Tuesday, April 27, 2010
The Listening Wall
I never knew his name. I never knew where he lived. But for eight years, I watched him stand by a vine-covered, stone wall giving magnificent orations. I don’t know how long he spoke each day, but he was intensely dedicated. Rain or shine, hot or cold, he shared his thoughts.
His hands moved eloquently, with fierce determination as he expressed his ideas. Passersby never affected his concentration—I was amazed by how completely he shut out the world around him. He always dressed neatly, his hair trimmed, and I wondered where the important people in his life were.
His wall was on my route home—I watched for him daily. Over time, I looked forward to seeing him—he was part of my life, in a strange sort of way. He also became part of my children’s lives—M talked about him constantly, full of curiosity about a man who spent so much time public speaking.

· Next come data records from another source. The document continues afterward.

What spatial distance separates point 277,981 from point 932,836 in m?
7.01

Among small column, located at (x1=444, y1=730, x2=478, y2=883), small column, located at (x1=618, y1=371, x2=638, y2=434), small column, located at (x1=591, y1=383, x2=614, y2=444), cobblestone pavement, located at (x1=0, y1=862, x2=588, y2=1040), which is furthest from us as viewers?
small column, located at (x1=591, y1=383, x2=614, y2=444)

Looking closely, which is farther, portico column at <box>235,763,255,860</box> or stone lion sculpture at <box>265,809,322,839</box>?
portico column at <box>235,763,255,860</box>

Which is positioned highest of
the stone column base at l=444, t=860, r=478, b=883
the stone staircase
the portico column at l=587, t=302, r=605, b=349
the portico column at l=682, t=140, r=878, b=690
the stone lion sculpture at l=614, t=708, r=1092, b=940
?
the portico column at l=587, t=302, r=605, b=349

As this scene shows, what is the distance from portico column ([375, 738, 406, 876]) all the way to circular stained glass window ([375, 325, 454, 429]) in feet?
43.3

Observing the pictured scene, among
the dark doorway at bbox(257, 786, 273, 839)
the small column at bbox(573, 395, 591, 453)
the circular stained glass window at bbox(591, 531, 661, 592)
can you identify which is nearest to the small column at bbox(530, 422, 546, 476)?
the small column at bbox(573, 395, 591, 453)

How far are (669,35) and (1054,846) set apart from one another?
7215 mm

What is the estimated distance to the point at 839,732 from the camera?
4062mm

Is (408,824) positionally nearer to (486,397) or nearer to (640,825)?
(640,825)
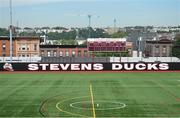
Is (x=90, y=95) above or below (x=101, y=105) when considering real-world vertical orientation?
above

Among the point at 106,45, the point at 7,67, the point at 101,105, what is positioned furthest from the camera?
the point at 106,45

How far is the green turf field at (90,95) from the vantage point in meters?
25.9

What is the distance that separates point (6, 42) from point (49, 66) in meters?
43.2

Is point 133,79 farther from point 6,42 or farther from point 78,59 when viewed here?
point 6,42

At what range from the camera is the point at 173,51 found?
109m

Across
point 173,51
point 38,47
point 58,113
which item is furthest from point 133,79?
point 173,51

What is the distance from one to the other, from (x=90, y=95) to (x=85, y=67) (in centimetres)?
2050

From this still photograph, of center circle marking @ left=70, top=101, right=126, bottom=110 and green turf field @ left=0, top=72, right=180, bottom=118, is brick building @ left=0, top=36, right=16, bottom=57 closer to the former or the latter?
green turf field @ left=0, top=72, right=180, bottom=118

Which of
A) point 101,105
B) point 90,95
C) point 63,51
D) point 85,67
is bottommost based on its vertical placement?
point 101,105

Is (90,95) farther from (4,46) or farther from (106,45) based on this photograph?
(4,46)

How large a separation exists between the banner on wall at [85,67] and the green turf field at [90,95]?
94.0 inches


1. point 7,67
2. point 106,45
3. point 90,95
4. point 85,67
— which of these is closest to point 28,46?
point 106,45

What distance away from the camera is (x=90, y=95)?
3306 cm

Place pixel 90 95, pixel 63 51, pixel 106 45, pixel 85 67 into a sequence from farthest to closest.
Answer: pixel 63 51 → pixel 106 45 → pixel 85 67 → pixel 90 95
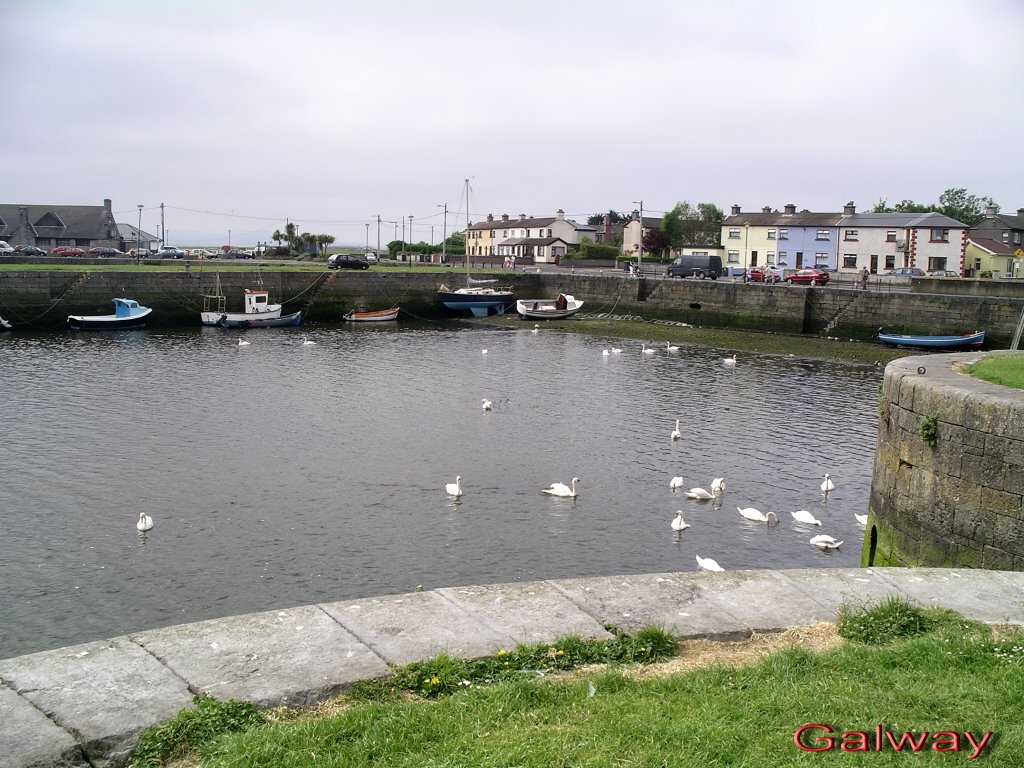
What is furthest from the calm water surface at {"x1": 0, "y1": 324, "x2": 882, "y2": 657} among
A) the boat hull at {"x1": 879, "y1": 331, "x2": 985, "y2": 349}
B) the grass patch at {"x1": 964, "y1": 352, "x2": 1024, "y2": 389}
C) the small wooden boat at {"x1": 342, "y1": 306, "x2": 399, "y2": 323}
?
the small wooden boat at {"x1": 342, "y1": 306, "x2": 399, "y2": 323}

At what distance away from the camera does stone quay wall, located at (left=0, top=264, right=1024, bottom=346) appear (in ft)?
144

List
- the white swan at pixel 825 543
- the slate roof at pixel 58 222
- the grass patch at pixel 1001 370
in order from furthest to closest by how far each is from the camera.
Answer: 1. the slate roof at pixel 58 222
2. the white swan at pixel 825 543
3. the grass patch at pixel 1001 370

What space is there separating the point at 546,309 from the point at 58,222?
239ft

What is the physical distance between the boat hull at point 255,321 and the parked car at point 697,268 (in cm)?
2984

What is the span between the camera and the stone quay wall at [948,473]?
10.2 meters

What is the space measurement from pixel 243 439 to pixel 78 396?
9164 mm

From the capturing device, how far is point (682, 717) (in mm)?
4980

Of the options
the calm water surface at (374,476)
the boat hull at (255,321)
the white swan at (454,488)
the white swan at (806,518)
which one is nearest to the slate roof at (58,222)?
the boat hull at (255,321)

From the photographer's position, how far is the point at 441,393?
103 ft

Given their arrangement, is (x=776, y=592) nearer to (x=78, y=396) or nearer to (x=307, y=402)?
(x=307, y=402)

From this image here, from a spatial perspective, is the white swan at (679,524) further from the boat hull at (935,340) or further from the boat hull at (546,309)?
the boat hull at (546,309)

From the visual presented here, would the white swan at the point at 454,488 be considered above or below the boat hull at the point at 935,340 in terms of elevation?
below

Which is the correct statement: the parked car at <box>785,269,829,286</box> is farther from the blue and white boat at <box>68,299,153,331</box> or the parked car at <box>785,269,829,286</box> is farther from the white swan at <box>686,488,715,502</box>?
the white swan at <box>686,488,715,502</box>

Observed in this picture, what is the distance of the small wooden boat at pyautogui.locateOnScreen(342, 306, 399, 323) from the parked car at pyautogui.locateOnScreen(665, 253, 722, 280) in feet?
75.7
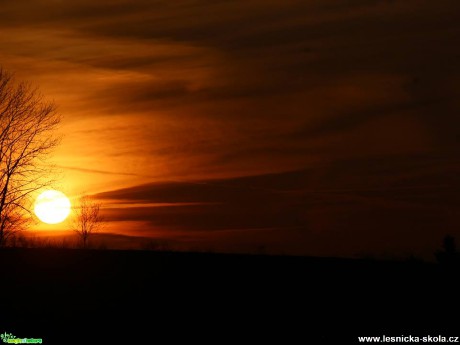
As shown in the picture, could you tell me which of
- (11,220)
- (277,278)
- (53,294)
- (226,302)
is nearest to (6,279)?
(53,294)

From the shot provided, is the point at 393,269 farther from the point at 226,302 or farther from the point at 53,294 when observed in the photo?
the point at 53,294

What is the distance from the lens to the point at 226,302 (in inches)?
1090

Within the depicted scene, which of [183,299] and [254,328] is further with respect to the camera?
[183,299]

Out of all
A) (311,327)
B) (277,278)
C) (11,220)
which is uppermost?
(11,220)

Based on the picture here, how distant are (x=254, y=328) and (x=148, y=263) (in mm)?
6200

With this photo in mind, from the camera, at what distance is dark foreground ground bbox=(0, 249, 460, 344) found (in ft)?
82.9

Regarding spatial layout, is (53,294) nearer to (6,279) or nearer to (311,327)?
(6,279)

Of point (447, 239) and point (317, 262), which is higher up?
point (447, 239)

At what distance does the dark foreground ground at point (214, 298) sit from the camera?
25.3 meters

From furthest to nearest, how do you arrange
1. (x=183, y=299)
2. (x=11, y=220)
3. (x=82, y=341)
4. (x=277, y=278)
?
(x=11, y=220) < (x=277, y=278) < (x=183, y=299) < (x=82, y=341)

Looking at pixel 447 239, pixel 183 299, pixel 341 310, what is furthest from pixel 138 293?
pixel 447 239

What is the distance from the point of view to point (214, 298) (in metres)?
28.0

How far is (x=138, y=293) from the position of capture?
27891mm

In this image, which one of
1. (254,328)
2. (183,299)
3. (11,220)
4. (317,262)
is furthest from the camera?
(11,220)
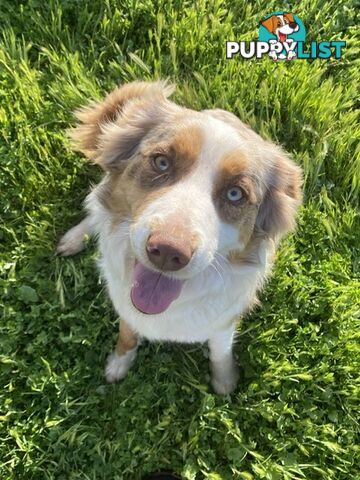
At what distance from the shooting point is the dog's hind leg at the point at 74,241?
3607mm

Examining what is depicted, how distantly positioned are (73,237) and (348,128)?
214cm

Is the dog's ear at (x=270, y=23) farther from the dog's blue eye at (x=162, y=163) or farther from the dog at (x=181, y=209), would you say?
the dog's blue eye at (x=162, y=163)

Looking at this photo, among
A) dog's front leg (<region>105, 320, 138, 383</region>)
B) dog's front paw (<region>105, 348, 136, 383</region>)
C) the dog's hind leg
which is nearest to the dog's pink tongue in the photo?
dog's front leg (<region>105, 320, 138, 383</region>)

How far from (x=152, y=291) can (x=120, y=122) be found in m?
0.93

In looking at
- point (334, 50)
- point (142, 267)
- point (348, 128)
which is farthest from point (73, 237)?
point (334, 50)

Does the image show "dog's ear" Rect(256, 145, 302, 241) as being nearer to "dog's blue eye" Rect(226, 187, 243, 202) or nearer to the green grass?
"dog's blue eye" Rect(226, 187, 243, 202)

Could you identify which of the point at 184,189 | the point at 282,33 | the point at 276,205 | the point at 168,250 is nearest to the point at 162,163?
the point at 184,189

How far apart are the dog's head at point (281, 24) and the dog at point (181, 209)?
5.31 feet

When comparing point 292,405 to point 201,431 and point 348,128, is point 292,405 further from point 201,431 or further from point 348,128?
point 348,128

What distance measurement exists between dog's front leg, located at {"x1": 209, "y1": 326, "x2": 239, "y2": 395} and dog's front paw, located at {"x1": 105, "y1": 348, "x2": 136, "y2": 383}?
1.72 feet

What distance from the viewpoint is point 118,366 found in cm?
341

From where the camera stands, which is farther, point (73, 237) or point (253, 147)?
point (73, 237)

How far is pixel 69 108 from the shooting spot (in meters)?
3.82

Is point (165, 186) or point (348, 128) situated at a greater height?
point (165, 186)
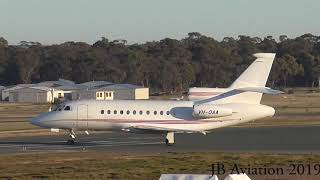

There are apartments near the wall, there’s also a retirement community. Instinct told me that he didn’t live alone—concern made me wonder who kept an eye on him…an elderly man standing beside a busy road, speaking intensely, passionately…and completely alone.
We were surprised when he quit appearing in the fall and found ourselves searching for him when we passed the wall. I worried about H1N1, wondering if he was ill. As the weeks passed, I decided that age must have made him succumb to the cold, wet winter—I assured myself that he would be back in the spring.
But still, I worried, and I knew in my heart that something had changed. The first day of spring came and went weeks ago…he’s never reappeared.
I feel sadness when I pass the wall and wish I’d taken time to hear his words. I think he must have been well-read—I could tell he was well-spoken. Who knows what he was sharing or what memories played over and over in his mind. Did his family listen to his thoughts, did anyone record them? Will the words that meant so much to him live on in perpetuity?
M and I talked about him the other day, each of us missing his presence. As we spoke, I realized that we may not have known his name or where he lived, but he’s someone we’ll never forget. Through us, part of his life retains importance, and maybe that’s all any of us can hope for…to be remembered in bits and pieces…by those we know well and those we affect without ever knowing at all.